October 22, 2018

Former Bears Ears

Former Bears Ears

This place wasn’t built for humans. When we arrived on this cliffside, I felt like an invasive species – trammeling the soft ground, breaking branches, sneaking into a domain that isn’t mine. We’re in the former Bears Ears National Monument area at the edge of a massive, beautiful mesa with many reaching peninsulas, one of which is named Muley Point. No name seems significant enough for the incomprehensible vista below us. It feels like a place of the gods.

Great waves of slickrock rise and fall at the top of this enormous landmass. The rocks hold deep pools of water after a rain, pools weathered by generations of moving water and wind. The stony waves grow more frequent as they reach the edge of the bluff, then abruptly stop and change angle into an enormous red rockfall. This cliff plummets down to the red plain below, and then angles into yet more cliffs traveling downward, wiggling around each other as they go – the “goosenecks” of the San Juan River. The river itself is rarely, barely visible, a silty red waterway only seen in occasional glimpses from our perch far above.

This is a land for rocks and sands, for pinons and junipers. This is a land for plants, herbs, and medicines of the body and soul. This is a land of sky, endless sky, vistas so large that I really can’t even stand to look out at them sometimes because my mind can’t comprehend the vastness.

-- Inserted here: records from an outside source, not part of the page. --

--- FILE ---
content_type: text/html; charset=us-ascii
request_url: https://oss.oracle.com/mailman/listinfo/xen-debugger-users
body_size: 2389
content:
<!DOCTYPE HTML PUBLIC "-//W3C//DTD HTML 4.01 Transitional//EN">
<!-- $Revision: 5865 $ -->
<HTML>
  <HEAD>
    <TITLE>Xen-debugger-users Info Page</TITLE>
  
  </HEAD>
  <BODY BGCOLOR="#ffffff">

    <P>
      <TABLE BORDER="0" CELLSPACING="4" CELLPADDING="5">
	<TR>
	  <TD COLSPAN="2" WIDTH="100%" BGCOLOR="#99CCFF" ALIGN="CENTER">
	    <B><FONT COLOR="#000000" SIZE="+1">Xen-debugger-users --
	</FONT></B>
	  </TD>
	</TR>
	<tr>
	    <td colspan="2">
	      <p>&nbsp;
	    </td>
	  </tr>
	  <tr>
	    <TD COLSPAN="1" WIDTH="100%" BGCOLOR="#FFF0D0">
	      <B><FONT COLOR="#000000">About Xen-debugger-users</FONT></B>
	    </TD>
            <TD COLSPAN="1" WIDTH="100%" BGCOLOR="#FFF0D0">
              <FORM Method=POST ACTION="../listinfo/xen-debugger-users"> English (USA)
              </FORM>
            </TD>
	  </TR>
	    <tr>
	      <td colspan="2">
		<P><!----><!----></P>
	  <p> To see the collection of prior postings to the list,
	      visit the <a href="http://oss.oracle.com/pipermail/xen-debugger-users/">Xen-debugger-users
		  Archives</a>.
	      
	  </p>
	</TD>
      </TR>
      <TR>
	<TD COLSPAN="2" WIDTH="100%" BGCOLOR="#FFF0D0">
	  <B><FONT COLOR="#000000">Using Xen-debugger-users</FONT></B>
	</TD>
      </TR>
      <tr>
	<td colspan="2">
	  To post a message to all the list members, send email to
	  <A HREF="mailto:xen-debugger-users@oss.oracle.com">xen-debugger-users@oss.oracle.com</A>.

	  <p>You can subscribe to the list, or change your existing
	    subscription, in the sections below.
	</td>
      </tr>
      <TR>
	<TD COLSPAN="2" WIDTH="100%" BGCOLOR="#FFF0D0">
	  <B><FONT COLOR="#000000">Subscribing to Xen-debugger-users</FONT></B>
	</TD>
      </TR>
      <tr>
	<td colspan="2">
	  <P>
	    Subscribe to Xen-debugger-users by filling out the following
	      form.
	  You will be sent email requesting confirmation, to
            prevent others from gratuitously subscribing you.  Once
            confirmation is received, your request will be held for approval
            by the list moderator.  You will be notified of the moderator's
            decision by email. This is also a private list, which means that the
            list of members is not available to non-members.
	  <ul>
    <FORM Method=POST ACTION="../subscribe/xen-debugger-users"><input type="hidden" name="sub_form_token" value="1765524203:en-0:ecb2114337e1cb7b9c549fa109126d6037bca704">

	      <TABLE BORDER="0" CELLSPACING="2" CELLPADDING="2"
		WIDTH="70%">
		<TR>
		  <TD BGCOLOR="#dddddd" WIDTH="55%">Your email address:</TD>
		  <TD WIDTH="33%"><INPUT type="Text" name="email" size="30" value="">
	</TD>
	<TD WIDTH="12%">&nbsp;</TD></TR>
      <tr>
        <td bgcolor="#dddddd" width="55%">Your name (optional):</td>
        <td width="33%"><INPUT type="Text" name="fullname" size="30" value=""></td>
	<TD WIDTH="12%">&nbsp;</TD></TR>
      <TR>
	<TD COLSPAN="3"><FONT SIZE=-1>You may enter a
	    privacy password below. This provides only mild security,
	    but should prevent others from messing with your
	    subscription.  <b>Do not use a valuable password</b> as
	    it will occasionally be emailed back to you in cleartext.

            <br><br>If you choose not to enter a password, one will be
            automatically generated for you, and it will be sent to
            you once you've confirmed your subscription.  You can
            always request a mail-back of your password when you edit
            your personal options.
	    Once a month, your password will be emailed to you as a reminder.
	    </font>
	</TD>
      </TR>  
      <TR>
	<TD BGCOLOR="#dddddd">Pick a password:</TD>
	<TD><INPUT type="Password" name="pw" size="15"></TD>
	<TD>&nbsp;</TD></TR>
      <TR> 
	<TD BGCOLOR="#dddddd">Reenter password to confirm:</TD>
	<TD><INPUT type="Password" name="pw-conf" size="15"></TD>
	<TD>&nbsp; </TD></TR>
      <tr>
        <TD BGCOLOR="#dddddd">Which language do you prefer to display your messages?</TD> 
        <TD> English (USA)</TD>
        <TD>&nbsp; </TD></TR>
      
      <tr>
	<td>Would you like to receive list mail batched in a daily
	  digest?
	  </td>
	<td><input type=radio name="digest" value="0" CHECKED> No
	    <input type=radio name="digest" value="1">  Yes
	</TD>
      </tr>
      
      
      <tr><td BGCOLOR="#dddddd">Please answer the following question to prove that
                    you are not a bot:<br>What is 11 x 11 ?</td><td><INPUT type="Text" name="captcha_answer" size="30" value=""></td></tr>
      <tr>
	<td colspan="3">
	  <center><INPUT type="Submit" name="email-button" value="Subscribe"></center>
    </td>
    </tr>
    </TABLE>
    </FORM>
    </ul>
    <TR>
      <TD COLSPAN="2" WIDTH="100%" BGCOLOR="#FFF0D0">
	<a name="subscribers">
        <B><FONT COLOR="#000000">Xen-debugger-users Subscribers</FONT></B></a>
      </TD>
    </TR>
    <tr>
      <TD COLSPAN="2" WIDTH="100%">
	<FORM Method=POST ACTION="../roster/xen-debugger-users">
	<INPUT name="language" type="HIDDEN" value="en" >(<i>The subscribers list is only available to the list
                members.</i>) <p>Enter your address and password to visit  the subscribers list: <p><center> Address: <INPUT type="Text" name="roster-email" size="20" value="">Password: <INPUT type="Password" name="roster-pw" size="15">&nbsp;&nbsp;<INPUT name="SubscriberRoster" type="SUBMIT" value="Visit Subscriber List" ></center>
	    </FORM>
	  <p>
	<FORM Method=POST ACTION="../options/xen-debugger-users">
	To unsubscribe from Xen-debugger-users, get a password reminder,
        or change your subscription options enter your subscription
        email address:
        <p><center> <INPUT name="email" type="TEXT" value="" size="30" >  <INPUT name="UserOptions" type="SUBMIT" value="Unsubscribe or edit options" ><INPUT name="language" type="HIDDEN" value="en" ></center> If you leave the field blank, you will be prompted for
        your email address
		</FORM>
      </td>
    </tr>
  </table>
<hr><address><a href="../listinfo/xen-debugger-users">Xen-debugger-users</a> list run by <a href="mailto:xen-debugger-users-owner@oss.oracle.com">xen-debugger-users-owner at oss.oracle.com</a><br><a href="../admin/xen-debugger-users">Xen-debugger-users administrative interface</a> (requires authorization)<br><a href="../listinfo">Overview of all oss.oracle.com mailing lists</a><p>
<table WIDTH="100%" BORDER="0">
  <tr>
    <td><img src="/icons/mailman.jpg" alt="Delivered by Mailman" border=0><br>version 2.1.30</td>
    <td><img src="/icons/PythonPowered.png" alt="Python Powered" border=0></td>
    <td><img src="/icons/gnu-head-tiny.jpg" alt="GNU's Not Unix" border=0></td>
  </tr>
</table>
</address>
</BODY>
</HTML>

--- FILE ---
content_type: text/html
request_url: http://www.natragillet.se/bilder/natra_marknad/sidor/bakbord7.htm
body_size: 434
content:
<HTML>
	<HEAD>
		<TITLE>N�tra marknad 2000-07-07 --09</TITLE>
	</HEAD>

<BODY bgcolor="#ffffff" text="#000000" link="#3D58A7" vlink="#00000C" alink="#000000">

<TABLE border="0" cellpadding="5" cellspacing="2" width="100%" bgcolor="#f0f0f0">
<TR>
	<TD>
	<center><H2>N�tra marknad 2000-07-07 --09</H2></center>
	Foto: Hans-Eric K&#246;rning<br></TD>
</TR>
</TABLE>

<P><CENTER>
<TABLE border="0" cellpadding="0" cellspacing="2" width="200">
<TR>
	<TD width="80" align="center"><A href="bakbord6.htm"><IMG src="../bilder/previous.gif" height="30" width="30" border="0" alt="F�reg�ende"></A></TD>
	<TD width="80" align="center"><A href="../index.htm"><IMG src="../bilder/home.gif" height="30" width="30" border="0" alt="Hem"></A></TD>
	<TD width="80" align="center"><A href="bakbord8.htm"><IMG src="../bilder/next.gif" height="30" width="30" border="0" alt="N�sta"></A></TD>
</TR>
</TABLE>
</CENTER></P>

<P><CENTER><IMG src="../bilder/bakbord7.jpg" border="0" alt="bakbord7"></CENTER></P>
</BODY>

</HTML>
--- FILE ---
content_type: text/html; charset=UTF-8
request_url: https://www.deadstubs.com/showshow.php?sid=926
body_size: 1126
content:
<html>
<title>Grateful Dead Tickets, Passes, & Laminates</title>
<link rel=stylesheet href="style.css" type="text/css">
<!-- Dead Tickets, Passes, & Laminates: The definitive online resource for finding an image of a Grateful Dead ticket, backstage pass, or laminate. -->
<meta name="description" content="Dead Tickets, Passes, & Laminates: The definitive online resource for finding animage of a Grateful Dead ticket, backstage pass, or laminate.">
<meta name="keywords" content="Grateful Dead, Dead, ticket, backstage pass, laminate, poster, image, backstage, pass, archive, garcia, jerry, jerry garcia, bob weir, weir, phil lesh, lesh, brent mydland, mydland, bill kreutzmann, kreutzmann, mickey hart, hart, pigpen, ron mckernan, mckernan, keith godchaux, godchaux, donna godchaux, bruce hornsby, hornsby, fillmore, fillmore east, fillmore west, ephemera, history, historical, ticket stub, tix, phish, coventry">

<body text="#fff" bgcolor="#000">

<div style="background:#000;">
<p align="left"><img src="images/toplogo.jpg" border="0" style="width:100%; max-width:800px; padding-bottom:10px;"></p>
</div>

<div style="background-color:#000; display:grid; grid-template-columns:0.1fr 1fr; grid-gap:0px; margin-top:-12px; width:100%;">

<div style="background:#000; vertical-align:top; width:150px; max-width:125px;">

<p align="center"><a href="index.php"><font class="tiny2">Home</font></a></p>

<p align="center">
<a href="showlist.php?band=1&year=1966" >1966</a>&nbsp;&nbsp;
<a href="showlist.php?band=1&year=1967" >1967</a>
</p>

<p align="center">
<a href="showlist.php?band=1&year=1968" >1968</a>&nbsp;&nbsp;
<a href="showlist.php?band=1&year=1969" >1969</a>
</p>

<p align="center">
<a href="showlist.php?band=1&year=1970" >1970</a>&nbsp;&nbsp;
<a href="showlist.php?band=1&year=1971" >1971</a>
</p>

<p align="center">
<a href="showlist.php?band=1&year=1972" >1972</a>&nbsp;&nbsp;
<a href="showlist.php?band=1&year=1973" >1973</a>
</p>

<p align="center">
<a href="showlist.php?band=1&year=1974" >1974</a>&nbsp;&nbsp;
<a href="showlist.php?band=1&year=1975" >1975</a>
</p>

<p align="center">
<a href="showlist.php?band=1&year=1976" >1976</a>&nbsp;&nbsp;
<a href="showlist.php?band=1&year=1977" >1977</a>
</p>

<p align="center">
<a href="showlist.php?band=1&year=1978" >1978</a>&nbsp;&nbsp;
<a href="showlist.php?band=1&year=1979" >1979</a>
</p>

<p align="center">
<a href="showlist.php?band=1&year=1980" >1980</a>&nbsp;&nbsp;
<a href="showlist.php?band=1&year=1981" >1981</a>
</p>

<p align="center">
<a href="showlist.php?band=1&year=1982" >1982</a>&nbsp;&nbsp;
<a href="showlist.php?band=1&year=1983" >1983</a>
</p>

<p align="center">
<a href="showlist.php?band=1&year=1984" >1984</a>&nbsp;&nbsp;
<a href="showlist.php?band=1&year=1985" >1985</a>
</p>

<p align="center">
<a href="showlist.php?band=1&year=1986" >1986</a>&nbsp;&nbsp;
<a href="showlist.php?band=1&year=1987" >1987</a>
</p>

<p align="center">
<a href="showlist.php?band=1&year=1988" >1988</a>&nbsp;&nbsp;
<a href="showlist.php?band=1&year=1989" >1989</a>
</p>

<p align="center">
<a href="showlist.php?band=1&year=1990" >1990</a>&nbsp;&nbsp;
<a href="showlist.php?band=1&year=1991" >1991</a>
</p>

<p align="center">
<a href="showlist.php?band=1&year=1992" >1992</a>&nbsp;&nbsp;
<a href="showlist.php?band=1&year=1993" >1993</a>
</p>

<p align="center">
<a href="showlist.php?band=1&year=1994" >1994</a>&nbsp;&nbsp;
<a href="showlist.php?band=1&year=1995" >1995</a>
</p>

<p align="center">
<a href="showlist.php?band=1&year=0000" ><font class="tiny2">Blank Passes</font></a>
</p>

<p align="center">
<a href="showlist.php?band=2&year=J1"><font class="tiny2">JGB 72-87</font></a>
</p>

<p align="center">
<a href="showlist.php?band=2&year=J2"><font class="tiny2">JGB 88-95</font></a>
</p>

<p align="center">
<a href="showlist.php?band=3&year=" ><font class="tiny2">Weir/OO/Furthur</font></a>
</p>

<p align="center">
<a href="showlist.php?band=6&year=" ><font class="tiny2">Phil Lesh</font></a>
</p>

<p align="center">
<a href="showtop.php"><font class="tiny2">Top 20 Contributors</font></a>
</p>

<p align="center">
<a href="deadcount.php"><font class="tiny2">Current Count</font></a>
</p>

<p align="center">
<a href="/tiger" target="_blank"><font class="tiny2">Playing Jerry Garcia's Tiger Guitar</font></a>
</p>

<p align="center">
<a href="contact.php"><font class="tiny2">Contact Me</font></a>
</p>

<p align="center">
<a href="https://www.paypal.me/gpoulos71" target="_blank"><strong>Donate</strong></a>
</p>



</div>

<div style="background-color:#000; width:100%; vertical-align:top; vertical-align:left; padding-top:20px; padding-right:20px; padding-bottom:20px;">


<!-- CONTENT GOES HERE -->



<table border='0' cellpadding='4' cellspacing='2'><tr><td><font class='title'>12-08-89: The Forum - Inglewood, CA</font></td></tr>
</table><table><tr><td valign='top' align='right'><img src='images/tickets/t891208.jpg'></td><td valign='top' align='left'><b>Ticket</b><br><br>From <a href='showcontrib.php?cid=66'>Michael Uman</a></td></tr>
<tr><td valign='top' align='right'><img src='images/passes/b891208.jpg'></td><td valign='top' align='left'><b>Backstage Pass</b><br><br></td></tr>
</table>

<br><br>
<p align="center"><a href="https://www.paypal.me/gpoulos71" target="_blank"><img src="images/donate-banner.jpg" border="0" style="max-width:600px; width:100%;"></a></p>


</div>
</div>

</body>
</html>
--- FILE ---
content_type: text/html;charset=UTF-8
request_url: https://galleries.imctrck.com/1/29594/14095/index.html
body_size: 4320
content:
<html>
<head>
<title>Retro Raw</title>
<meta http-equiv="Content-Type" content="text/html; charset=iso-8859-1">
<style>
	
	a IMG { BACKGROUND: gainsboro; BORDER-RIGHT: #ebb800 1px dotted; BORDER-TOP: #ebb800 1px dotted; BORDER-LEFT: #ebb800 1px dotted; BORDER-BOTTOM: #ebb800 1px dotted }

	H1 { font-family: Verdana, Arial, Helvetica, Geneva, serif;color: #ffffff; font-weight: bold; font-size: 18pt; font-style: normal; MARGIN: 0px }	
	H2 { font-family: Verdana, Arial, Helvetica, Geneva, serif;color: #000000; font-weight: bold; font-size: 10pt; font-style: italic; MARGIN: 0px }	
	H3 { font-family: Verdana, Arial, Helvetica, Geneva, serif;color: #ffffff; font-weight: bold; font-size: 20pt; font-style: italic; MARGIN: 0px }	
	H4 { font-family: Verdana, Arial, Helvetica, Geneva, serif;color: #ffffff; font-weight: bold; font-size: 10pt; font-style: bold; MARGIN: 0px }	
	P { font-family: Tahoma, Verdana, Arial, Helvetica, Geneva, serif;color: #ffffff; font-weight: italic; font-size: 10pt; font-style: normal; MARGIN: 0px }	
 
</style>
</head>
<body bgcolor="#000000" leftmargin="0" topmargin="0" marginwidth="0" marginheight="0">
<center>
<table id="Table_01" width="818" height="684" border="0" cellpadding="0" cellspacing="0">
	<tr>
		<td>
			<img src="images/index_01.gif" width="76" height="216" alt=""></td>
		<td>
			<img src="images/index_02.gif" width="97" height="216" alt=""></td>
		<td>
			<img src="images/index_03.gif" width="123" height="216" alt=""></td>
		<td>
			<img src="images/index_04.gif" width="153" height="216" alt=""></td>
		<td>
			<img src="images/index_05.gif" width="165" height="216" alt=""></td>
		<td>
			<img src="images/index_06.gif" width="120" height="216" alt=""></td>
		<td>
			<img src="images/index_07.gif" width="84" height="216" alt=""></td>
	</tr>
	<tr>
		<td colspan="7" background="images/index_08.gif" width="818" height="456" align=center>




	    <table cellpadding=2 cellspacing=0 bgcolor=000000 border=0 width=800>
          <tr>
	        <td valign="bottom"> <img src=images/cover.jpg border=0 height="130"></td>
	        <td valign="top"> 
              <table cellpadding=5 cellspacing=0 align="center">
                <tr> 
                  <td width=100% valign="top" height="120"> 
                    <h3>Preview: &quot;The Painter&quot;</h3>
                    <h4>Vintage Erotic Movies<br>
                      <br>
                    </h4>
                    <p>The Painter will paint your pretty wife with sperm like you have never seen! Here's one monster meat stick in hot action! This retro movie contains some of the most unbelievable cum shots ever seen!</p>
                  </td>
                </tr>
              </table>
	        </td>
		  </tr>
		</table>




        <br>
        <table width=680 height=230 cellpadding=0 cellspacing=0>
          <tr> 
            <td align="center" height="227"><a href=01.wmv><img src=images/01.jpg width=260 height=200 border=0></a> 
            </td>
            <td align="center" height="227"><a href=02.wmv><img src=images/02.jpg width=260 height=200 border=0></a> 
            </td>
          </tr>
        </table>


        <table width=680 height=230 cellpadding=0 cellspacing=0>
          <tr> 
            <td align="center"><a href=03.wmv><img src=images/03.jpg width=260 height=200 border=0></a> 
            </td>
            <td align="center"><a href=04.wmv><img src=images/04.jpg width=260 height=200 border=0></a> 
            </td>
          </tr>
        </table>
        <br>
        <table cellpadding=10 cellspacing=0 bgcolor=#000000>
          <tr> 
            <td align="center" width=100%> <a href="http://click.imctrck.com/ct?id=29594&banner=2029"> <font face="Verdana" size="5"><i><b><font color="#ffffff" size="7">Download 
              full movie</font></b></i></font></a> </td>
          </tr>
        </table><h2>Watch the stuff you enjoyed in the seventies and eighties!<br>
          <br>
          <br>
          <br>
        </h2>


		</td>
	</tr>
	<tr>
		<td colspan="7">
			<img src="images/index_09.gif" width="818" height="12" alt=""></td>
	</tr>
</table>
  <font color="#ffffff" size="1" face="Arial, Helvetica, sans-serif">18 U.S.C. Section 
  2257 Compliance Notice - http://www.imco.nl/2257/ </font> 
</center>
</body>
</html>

Oceans of rock; tablets of sky.

It is inhuman. It is inhuman in a magnificent, spectacular way. This place was not built for us to take from, to break, divide, or conquer. This is a place for learning, awe, humility, and gratitude.

What has helped me understand this place best are moments spent watching the birds. Ravens, pinon jays, turkey vultures, and even one grand golden eagle. The ravens are my personal favorite, because they seem so comfortable at this intersection of vertical land and lifting wind. They play together around all the cliffs edges, stitching together the many layers of air and land with their swirling, burbling flights.

I am thankful to the ravens for sharing this place with me, for giving me a way to access and understand a landscape which is not designed to make me comfortable. I am thankful that inhuman, more than human, nearly unintelligible landscapes exist. Where else could we learn about distance, about the swell and shift of rocks over time, about the tiny cryptobiotic life that builds over decades? Who else could teach us about these things if this landscape was gone?